Oil and gas exploration is back and deepwater sweet spots are attracting the most attention, energy intelligence group Wood Mackenzie’s industry survey has shown.

Illustration: A semi-submersible drilling rig and a supply vessel / Image source: Pexels
Illustration: A semi-submersible drilling rig and a supply vessel / Image source: Pexels

According to Wood Mackenzie’s eleventh yearly oil and gas exploration survey, in which 259 senior energy leaders took part, the exploration industry optimism is back, profits have returned and the prospects look good.

Dr. Andrew Latham, Wood Mackenzie’s vice president, exploration said: “We’re seeing a continued recovery in the exploration sector, and this borne out by the drilling plans and new licenses we’re seeing.

He said that, according to the survey, conventional exploration is still viewed as the primary resource replacement option. The survey also showed that lower costs, both for exploration and development, are key to exploration’s return to value creation.

Wood Mackenzie said that high-quality prospects in deepwater sweet spots, such as Brazil, Guyana, the Gulf of Mexico and the East Mediterranean, are attracting the most attention. Just in Guyana, Exxon has made thirteen oil and gas discoveries since 2015, and has ordered two FPSOs for the development of Liza discovery.  ExxonMobil is also evaluating plans to add another exploration drillship, which would be Exxon’s fourth drillship in Guyana focused on exploration works.

According to Wood Mackenzie’s exploration survey, the global exploration budget will total about $40 billion in 2019, half of which will be spent on drilling, while 25% is earmarked for geological and geophysical surveys.

Digitalization spend set to increase

Also, Wood Mackenzie says that digitalization today accounts for about 8% of the total spend, but this will increase as new seismic processing techniques, machine learning and AI become fundamental tools for explorers.

Dr. Latham said: “Digitalisation offers exploration the possibility of better resolution of the subsurface, better seismic modeling and growing use of automated interpretation.

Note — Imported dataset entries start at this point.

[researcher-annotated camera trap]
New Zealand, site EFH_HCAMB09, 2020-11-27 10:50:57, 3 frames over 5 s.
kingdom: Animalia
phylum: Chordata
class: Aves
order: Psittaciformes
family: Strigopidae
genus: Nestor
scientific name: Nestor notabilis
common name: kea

He added: “Digitalisation has become a consistent feature on our surveys. The survey results back up our expectation that the exploration industry, led by the majors, will spend billions each year on digitalization.”

Dr. Latham said that efficiency gains – hard-won during the downturn – mean that doing more with less is now standard. And while there is more investment in the exploration pipeline, that cash goes farther than before. According to our survey, the industry is confident that it can break even with an average oil price of around $50 per barrel.

Around 22% of the survey respondents believe that exploration can break even with Brent in a $55- $60/bbl band, while a further 18% are comfortable in the $45-$50/bbl range.

Four years ago, Woodmac says, before the oil price crash, companies were looking at a break-even price of around $80/bbl. According to survey respondents, exploration’s economics have been improved by the move towards less project complexity. Explorers are looking at prospects in less challenging basins, and as Dr. Latham noted, this not only cuts costs, it helps improve drilling time – in some cases by as much as 30% – and allows for quicker project development.

About 36% of those surveyed said they would be investing more on exploration this year, while only 13% had reduced their budgets from last year. An even greater number (38%) said they planned to drill more wells this year while just 10% of respondents expect their well count to be lower than in 2018.